Le secret de la mutuelle ? Un approvisionnement exclusif en produits génériques et aucune captation de bénéfice. Sans négliger l’aide apportée depuis la Suisse par des amis [1] et des partenaires [2].
Durant ces trois ans, le nombre de remèdes - près de 400 aujourd’hui - et le volume d’activité n’ont cessé d’augmenter. Située à deux pas d’un important noeud ferroviaire urbain, la pharmacie de Chacarita approvisionne, au-delà du quartier, nombre de travailleurs pauvres des banlieues s’y arrêtant quotidiennement.

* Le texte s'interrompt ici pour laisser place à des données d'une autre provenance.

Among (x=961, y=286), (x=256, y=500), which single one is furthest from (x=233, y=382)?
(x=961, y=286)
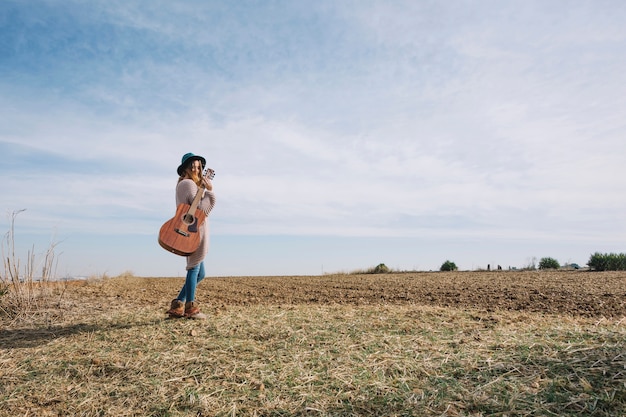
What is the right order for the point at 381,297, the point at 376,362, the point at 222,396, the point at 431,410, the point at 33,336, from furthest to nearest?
the point at 381,297 < the point at 33,336 < the point at 376,362 < the point at 222,396 < the point at 431,410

A ces quelque 5000 sociétaires directs s’ajoutent encore des milliers d’autres bénéficiant des conventions passées avec une vingtaine de mutuelles de syndicats et d’associations, telles que les Mères et les Grand-Mères de la Place de Mai ou certains mouvements piqueteros. Et depuis août, une deuxième pharmacie s’est ouverte dans le quartier périphérique de Pompeya portant à neuf le nombre d’employés. « A part les trois pharmaciens, ce sont tous d’anciens chômeurs formés par la mutuelle », relève Pascual Reyes. Une marque de fabrique.
En savoir plus : www.mutualsentimiento.org.ar.

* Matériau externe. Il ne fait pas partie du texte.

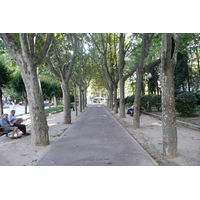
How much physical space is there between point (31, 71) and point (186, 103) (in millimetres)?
10680

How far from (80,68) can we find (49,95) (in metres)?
11.8

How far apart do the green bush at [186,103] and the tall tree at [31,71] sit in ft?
32.4

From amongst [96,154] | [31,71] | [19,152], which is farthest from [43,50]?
[96,154]

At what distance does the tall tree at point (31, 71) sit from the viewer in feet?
21.1

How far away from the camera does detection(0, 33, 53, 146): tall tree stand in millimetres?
6441

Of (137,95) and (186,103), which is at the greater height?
(137,95)

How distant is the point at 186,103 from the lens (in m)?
13.0

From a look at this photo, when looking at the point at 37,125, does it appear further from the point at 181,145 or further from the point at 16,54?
the point at 181,145

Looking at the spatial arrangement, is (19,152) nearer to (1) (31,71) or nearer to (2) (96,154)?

La santé, une affaire privée
Après la pharmacie, le Centre de santé. Avec l’aide de la fondation suisse Pro Victimis, Mutual Sentimiento vient de créer un dispensaire populaire à proximité immédiate de sa pharmacie. Bien qu’encore balbutiant, ce centre multidisciplinaire fournit déjà quelques consultations médicales à très bas prix. « Nous nous appuyons sur une vision globale de la santé, basée sur le dialogue, où le patient est le protagoniste principal de l’acte médical », définit Graciela Draguicevich.

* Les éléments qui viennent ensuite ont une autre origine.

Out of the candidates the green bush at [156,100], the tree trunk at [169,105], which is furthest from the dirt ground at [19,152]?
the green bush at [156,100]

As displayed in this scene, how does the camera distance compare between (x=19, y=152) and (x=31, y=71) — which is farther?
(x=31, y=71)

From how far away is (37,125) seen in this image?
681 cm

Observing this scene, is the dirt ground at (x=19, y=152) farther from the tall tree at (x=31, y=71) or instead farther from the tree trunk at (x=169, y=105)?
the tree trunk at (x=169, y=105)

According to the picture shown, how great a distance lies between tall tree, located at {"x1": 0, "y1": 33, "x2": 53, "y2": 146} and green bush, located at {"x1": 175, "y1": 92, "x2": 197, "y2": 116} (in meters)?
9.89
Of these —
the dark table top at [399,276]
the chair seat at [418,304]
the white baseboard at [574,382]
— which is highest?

L’accent mis par Mutual Sentimiento sur le domaine sanitaire s’explique par ce seul fait : en 2005, la moitié des Argentins ne disposent d’aucune couverture maladie ou accident. En 1991, ils étaient encore près des deux tiers à cotiser à une obra social (caisse maladie). Entre ces deux dates, les réformes néolibérales du gouvernement de Carlos Menem et la crise économique de 2001 ont taillé en pièce un système basé sur le plein emploi.
Ejectés de la médecine privée, quelque 17 millions d’Argentins n’ont aujourd’hui plus d’autre choix que de s’adresser aux hôpitaux étatiques et autres oeuvres médico-sociales gratuites. « Les infrastructures publiques argentines sont excellentes, remarque Pascual Reyes, mais elles sont débordées. Du coup, les listes d’attentes explosent et la qualité des soins s’en ressent. »
La vague de fond est impressionnante. Entre 1999 et 2003, les établissements publics ont dû faire face à quelque 18% de consultations supplémentaires. Entre 1996 et 2000, les hôpitaux de la capitale fédérale avaient vu leur nombre de patients augmenter de 24%, alors que le parc de lits stagne depuis quinze ans. Car parallèlement à cette explosion des demandes, l’Etat n’a cessé de se désengager, bloquant effectifs, salaires et nouveaux établissements.
Au final, en 2004, la majorité des frais de santé (55%) ont été couverts directement par les malades. Trois ans auparavant, la plus grosse part (54%) était encore à la charge des assurances et de l’Etat...
Avec les ravages causés par la pauvreté - 55% des Argentins subsistent avec moins de 2 dollars par jour - ce désengagement des pouvoirs publics arrive au pire moment et la situation sanitaire se dégrade inexorablement. « La dénutrition apporte avec elle tous types de problèmes, qu’ils soient dentaires, digestifs ou sanguins », constate la responsable de Mutual Sentimiento. Au point que l’an dernier, Médecins du monde frappait les esprits en annonçant que, dans la riche Argentine, « plus de la moitié des morts d’enfants sont liées à la dénutrition ».